Is the regulatory frame going to constrain the inversion? Not through 2027-2028. State-level patient-rights legislation supports the right-to-appeal. Federal HIPAA frameworks support patient-data-access (the prerequisite for AI-appeal generation). The AMA and other physician-class advocacy bodies are operationally aligned with the inversion (denial-management burden has been a long-standing physician complaint). The regulatory environment is structurally permissive. The window for operator scaling is wide. Insurers may eventually push for regulatory restrictions on AI-appeal generation, but the political-economy class on the patient/provider side is operationally larger and more aligned than the insurer-class lobby on this question.
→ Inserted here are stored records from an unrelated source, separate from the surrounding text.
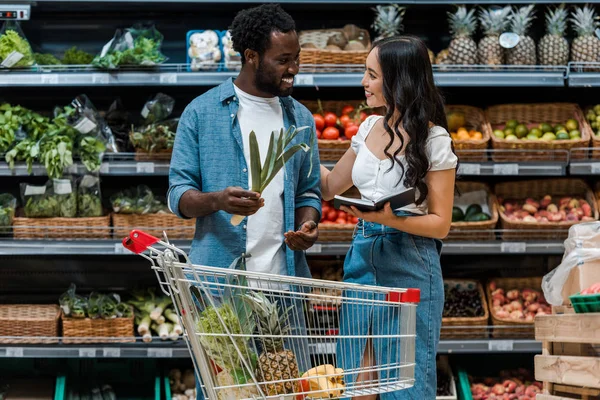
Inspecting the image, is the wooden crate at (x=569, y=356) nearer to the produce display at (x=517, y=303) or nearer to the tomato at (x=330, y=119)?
the produce display at (x=517, y=303)

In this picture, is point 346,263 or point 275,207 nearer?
point 346,263

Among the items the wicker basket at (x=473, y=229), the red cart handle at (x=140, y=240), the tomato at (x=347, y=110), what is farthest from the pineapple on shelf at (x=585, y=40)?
the red cart handle at (x=140, y=240)

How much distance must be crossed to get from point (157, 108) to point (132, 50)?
39cm

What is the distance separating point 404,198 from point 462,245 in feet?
8.66

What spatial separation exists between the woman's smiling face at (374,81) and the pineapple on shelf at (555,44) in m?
2.59

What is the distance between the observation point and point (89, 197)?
5.32m

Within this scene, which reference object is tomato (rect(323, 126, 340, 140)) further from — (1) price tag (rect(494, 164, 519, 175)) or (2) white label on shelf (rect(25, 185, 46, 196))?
(2) white label on shelf (rect(25, 185, 46, 196))

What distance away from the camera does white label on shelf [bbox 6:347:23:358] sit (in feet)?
16.8

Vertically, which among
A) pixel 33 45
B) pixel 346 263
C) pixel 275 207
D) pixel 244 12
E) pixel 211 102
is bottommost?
pixel 346 263

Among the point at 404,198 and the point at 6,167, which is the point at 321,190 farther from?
the point at 6,167

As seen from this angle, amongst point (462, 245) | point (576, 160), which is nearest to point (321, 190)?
point (462, 245)

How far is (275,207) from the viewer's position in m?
3.43

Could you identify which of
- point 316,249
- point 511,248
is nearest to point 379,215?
point 316,249

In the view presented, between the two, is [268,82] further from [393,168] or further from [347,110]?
[347,110]
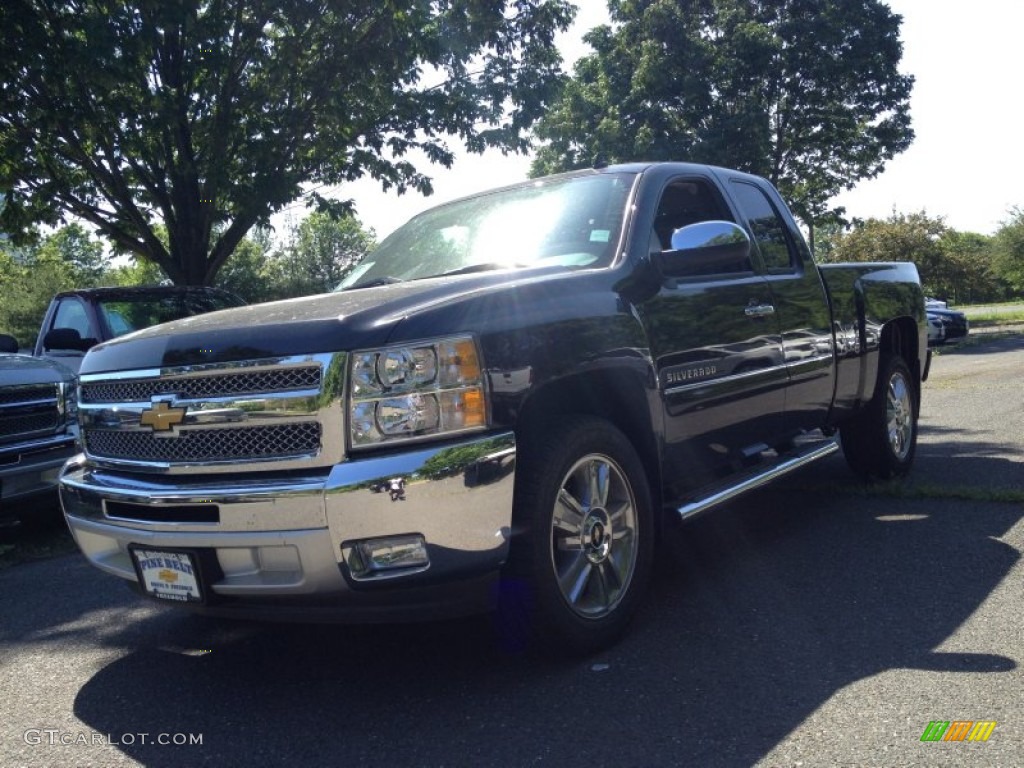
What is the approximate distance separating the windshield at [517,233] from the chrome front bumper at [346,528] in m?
1.30

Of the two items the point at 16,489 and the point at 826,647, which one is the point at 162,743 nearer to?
the point at 826,647

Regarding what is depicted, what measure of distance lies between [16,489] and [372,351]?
154 inches

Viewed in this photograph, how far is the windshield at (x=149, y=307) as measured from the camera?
316 inches

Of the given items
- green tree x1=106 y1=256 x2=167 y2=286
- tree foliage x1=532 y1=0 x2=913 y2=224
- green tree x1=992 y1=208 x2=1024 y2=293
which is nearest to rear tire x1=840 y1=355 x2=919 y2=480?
tree foliage x1=532 y1=0 x2=913 y2=224

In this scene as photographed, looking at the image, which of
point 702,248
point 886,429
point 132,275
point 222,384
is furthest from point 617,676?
point 132,275

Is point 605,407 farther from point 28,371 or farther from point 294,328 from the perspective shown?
point 28,371

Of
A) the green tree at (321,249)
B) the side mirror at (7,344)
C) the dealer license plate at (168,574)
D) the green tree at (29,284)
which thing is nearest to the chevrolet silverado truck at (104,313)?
the side mirror at (7,344)

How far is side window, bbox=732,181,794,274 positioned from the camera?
5.04 meters

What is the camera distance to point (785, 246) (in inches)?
208

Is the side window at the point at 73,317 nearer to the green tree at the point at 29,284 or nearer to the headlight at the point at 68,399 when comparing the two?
the headlight at the point at 68,399

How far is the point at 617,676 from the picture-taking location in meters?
3.27

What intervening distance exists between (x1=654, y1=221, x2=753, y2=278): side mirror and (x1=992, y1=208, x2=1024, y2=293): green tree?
45.8 m

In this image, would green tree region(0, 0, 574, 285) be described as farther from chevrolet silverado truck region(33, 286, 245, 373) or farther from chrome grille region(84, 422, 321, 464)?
chrome grille region(84, 422, 321, 464)

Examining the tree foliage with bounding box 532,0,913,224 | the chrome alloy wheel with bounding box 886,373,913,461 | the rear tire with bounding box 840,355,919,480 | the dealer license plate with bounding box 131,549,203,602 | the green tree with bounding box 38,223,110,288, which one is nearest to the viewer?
the dealer license plate with bounding box 131,549,203,602
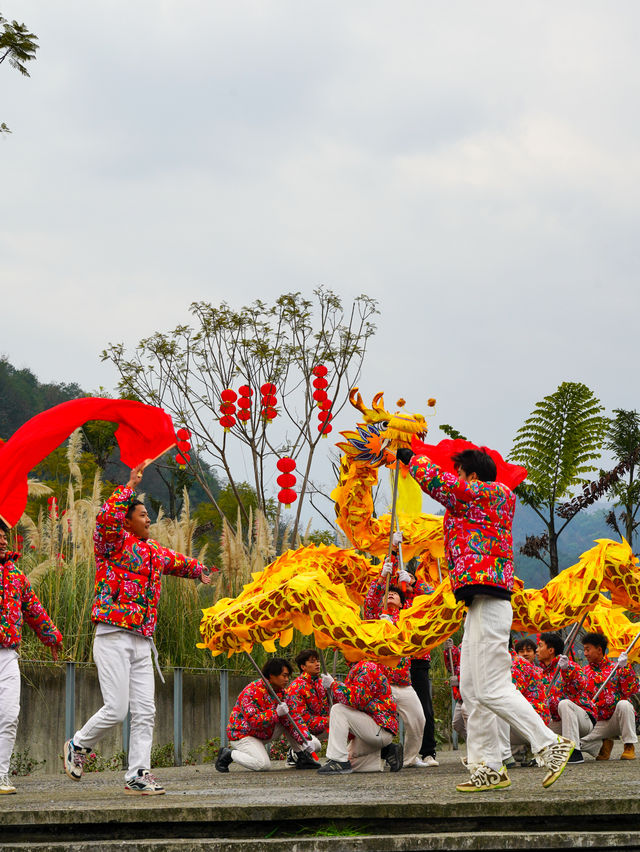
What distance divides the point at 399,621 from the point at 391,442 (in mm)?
1257

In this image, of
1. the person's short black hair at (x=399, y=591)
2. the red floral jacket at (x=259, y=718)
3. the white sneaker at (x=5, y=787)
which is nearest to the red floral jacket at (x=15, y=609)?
the white sneaker at (x=5, y=787)

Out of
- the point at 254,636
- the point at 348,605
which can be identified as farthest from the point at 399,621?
the point at 254,636

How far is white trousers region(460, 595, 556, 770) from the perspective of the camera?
4996mm

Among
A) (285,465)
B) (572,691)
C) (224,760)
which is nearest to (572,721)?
(572,691)

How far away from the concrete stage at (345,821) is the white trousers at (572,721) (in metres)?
2.86

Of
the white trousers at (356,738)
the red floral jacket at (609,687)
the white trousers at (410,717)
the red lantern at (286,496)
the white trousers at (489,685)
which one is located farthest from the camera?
the red lantern at (286,496)

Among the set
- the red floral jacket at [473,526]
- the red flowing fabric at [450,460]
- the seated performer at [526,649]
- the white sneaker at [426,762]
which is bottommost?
the white sneaker at [426,762]

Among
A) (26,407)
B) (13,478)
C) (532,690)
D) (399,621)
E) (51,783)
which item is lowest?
(51,783)

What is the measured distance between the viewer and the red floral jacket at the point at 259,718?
7.89m

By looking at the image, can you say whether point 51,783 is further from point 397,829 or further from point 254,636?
point 397,829

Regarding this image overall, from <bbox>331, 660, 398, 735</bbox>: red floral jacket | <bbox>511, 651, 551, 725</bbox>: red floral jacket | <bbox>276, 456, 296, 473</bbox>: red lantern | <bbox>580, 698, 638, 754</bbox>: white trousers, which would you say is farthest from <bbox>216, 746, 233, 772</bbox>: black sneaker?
<bbox>276, 456, 296, 473</bbox>: red lantern

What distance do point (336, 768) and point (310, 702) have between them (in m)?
0.84

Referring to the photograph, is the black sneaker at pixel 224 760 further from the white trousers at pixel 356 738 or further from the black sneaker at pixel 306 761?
the white trousers at pixel 356 738

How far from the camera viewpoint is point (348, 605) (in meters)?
7.00
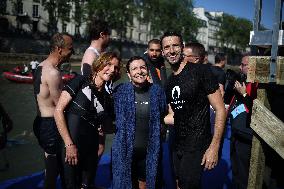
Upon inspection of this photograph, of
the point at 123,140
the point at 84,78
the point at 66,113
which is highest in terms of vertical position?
the point at 84,78

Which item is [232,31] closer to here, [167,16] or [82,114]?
[167,16]

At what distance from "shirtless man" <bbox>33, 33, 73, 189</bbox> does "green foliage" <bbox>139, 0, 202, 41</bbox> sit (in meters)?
68.6

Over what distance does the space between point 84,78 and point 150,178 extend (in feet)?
4.33

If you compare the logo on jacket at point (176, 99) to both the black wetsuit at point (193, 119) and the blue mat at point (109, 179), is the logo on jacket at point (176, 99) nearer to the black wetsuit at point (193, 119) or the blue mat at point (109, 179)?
the black wetsuit at point (193, 119)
The same shape recurs across categories where one side has deployed AI to capture rents from the other side's high-friction response. Insurance fraud-detection AI faces consumer-AI counter-tools that automate appeal of disputed flags. Background-check AI faces consumer-AI counter-tools that contest erroneous flags. Employment-AI screening faces candidate-AI counter-tools that contest opaque rejections. Each category has its own version of the asymmetry-inversion arc with category-specific timing and category-specific operator-level playbook.
What survives all of this is that Claimable is one of the cleaner 2026 examples of AI-asymmetry-inversion in healthcare, the infrastructure-layer dataset is the actual operator moat (not the appeal-generation surface), and the regulatory environment is structurally permissive of the scaling through 2027-2028. By 2028 the denial-appeal exchange data will have surfaced patterns that reshape payer-class denial behavior, ACO-class network strategy, and patient-class advocacy positioning. The operator-tier who built the infrastructure layer captures the rents that follow from owning the data.
Denial works because appealing is expensive. Claimable inverts that. The inversion is real, the operator moat is the dataset, and the regulatory frame supports the scaling. Operators reading the inversion as the surface product miss the data-layer opportunity. Operators reading the dataset as the moat are calibrated to the durable category that the asymmetry-inversion arc creates.